Der Generalanwalt unterscheidet in seinen Schlussanträgen die folgenden Szenarien:

Seiner Ansicht nach ist es nicht mit den Richtlinienvorgaben vereinbar, über die aktive Zusammenarbeit mit der Wettbewerbsbehörde hinaus eine weitere aktive Zusammenarbeit mit dem öffentlichen Auftraggeber zu fordern, wenn eine umfassende Klärung durch die Wettbewerbsbehörde mit anschließender Ahndung erfolgt ist.

Dagegen können die Mitgliedsstaaten vorsehen, dass im Falle von rechtswidrigen Verhaltensweisen, zu denen der öffentliche Auftraggeber selbst die relevanten Tatsachen und Umstände feststellen muss, eine Pflicht zur Zusammenarbeit auch mit dem Auftraggeber besteht.

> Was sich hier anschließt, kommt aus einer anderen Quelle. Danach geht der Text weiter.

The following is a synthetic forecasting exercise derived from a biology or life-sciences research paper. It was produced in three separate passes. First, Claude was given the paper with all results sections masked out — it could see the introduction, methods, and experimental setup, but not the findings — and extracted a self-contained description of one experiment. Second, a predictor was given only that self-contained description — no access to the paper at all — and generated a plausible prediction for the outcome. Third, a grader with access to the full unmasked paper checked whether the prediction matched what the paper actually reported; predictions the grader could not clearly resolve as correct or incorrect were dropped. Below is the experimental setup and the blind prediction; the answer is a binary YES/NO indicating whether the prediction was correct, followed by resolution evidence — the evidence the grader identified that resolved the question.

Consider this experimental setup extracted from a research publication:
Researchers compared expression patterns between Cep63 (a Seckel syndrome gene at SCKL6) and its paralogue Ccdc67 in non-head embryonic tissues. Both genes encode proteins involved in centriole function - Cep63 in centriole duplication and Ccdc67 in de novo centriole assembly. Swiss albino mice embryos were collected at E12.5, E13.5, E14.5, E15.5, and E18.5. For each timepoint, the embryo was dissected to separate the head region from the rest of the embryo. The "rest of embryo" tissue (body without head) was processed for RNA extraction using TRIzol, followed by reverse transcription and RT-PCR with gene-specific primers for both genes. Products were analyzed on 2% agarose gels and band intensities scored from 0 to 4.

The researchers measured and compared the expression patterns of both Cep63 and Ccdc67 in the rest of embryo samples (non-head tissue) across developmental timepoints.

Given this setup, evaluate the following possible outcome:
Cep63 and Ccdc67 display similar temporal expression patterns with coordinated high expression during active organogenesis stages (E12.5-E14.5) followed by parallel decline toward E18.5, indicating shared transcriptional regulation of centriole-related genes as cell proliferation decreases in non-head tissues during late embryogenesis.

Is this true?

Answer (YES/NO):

Diese Differenzierung wird zum einen damit begründet, dass dem Auftraggeber keine aktiven Ermittlungstätigkeiten, sondern nur die passive Aufgabe der Beweiswürdigung zukomme und er daher nicht als „Ermittlungsbehörde“ im Sinne der Richtlinie einzuordnen sei. Zudem sei gerade bei wettbewerbsbeschränkenden Abreden, bei denen der Auftraggeber möglicherweise zum Kreis der Kartellgeschädigten gehört, seine Neutralität zweifelhaft.

Zum anderen sei es zwar möglich, national strengere Anforderungen für den Nachweis der Selbstreinigung vorzusehen, so dass grundsätzlich auch eine Zusammenarbeit mit dem Auftraggeber verlangt werden könne. Diese Zusammenarbeit dürfe aber nicht denselben Gegenstand haben wie diejenige, die gegenüber der Wettbewerbsbehörde gefordert wird. Darin läge eine unzulässige Verdoppelung der Verpflichtungen der Unternehmen. Es kann daher nur um Verhaltensweisen gehen, deren Einstufung als Ausschlussgrund der Auftraggeber selber beurteilen muss.

Zu der Ausschlussfrist äußert sich der Generalanwalt dahingehend, dass für den Fristbeginn der Zeitpunkt der juristischen Einstufung des Verhaltens als wettbewerbsbeschränkend maßgeblich sei.

Fazit

Es bleibt mit Spannung abzuwarten, wie der EuGH entscheiden wird.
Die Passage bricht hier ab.